Saturday, April 18, 2026

Scoresby Sund and Ittoqqortoormiit

Ittoqqortoormiit, the northeastern coast's only settlement
Holm Bugt was our final stop in the Kong Oscar/Kejser Franz Joseph Fjord system. After that visit, the ship pulled out into the open sea for a brief trip south to the world's biggest fjord system, Scoresby Sund.

We had multiple stops planned for Scoresby Sund
Located on the east coast, Scoresby Sund has a tree-like structure, with a main body approximately 68 miles long and branches covering 14,700 square miles. The longest of fjord extends 210-220 miles inland. The depth is 1,300-2,000 feet in the main basin, but depths increase to up to 4,760 feet in some of the ancillary fjords.

A BIG iceberg in the Sund
The name of the fjord honors English explorer William Scoresby, who in 1822 mapped the area in detail. "Sund" or "Sound" means "strait," which is commonly used to describe narrow waterways between landmasses.

Scoresby isn't that narrow (that's Scott admiring the Sund)
Scoresby Sund lies between Jameson Land to the north and King Christian IX Land to the south. To the west beyond Milne Island is the Renland Peninsula. The land surrounding the fjord is mostly mountainous, with steep rising edges. The mouth is 18 miles wide. Its southern part has a steep wall of basalt 3,300 to 6,600 feet tall, and the northern side is lower and more rounded.

Map provided by Ittoqqortoormiit 
On the northern side of the mouth of the Scoresby Sund stands Ittoqqortoormiit.

This would be our next stop
Scoresby's main basin, Hall Bredning, splits into multiple branches, including Fønfjord, Røde Fjord, Vestfjord, Gåsefjord, Hurry Inlet, Øfjord, Hare Fjord, Rype Fjord, Snesund, Nordvestfjord and Flyver Fjord. Between Øfjord and Fønfjord lies the largest island of the system, Milne Land, with an area of 1,511 square miles. Other islands are Storo and Sorte Øer off the northwestern shore of Milne Land, Rode Ø further south in Røde Fjord, Danmark Ø off Milne Land's southern coast and Bjørneøer off the northeastern headland of Milne Land. 

Late day on Scoresby Sund; Photo: Scotty Sinton
The plant life in the region is unusually rich for Greenland because of availability of open water in the mouth with protection from the winds by the high sides, relatively fertile land and with polynyas that do not freeze even in winter.

Narwhals in a polynya; Photo: Paul Nicklen
Polynyas are large, persistent areas of open water or thin ice surrounded by dense, winter sea ice, that act as critical oases in Arctic and Antarctic ecosystems.

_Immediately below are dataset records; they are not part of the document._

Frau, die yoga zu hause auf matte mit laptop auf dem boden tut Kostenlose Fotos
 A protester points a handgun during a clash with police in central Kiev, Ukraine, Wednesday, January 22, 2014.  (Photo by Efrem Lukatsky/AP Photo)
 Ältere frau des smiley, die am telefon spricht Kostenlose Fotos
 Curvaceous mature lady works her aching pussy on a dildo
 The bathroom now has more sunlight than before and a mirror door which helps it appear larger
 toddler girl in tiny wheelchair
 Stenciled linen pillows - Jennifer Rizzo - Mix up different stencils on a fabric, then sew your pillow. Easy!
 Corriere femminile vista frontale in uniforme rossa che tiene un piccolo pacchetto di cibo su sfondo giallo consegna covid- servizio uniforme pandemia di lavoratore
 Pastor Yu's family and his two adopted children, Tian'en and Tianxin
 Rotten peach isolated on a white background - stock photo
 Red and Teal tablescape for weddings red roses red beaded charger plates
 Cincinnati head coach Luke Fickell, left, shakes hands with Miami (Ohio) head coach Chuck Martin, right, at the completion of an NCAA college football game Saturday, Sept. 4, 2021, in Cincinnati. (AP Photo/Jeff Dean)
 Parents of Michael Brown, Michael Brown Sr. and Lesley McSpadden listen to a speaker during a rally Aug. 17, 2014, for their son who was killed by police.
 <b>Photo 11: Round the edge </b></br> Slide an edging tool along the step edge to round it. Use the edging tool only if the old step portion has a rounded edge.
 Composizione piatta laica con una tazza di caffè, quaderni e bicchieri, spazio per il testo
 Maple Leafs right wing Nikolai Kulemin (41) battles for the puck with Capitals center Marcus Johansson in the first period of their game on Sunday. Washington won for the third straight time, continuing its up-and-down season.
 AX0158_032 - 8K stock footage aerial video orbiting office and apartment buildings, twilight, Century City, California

The articles said plant life; not sure I saw any!
The land animals include the usual: Muskox, Arctic Fox, Ermine (also called Stoats), Arctic Hare and Lemming. Reindeer and Arctic Wolf used to live in the area, but disappeared around the early 20th century.

Large numbers of birds migrate to Scoresby in the summer, often breeding in colonies with millions of individuals, but they were long gone by September. 

A flock of Black-legged Kittiwakes still hanging around
We saw Ravens there, too; Photo: Scotty Sinton
Marine animals of the area include Arctic Char, Greenland Halibut, Polar Cod, Cuttlefish, Wolf Fish and Greenland Shark, as well as Seals that feed on fish in winter and crustaceans in summer. Larger species include Atlantic Walrus, Narwhal and sometimes Beluga Whale.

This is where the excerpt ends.